Sid Ryan

Personal information
- Full name: Sid Ryan
- Born: 18 November 1921
- Died: 9 May 2011 (aged 89)

Playing information
- Position: Second-row
Club
| Years | Team | Pld | T | G | FG | P |
| 1943–51 | Balmain | 104 | 5 | 0 | 0 | 15 |

Coaching information
Club
| Years | Team | Gms | W | D | L | W% |
| 1957 | Balmain | 18 | 9 | 0 | 9 | 50 |
- Source:

= Sid Ryan (rugby league) =

Australian rugby league footballer and coach

Sid Ryan (1921−2011) was an Australian professional rugby league footballer who played in the 1940s and 1950s. He played for Balmain as a second rower.

==Playing career==
Ryan made his first grade debut in 1943 and the following year won his first premiership with the club as Balmain defeated Newtown in the grand final 12–8. In 1946, Ryan played most of the season but missed out on the 1946 NSWRL grand final victory over St George.

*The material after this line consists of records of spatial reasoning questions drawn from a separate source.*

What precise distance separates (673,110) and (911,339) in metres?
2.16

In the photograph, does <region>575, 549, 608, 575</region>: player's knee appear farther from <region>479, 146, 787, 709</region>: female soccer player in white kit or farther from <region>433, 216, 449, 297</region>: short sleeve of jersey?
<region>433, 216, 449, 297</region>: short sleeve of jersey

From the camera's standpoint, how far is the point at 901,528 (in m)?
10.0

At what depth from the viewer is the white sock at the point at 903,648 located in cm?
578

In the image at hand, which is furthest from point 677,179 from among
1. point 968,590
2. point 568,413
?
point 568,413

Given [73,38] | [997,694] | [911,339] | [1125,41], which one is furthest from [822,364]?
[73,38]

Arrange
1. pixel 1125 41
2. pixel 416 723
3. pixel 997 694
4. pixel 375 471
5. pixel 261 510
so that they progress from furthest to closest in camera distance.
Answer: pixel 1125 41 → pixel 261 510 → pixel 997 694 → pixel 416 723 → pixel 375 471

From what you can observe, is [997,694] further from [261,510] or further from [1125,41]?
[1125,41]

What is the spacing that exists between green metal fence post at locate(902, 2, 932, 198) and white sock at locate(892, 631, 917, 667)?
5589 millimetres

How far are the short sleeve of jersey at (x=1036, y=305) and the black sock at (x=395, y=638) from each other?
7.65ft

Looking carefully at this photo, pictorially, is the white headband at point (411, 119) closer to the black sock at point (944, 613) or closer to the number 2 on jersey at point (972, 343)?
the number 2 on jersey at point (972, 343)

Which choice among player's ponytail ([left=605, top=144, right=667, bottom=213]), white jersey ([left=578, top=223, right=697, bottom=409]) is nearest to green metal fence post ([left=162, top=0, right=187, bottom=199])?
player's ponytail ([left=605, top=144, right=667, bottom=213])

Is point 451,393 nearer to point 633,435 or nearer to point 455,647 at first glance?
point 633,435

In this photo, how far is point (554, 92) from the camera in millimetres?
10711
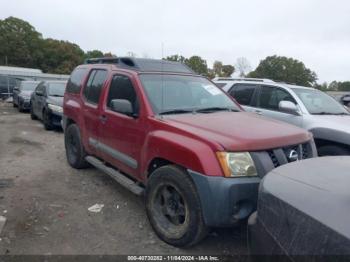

Ryan won his second premiership with Balmain in 1947 as the club defeated Canterbury 13–9 in the grand final. Ryan played in his third grand final the following year but this time was on the losing side as Balmain were defeated by Western Suburbs 8–5. Ryan played for three more seasons before retiring at the end of 1951.

==Coaching career==
After finishing his playing career, Ryan coached Balmain and the St George reserve grade side in the early 60s. Later in life, Ryan was inducted into the Balmain Tigers hall of fame and was a life member of the club. He died on 9 May 2011 aged 89.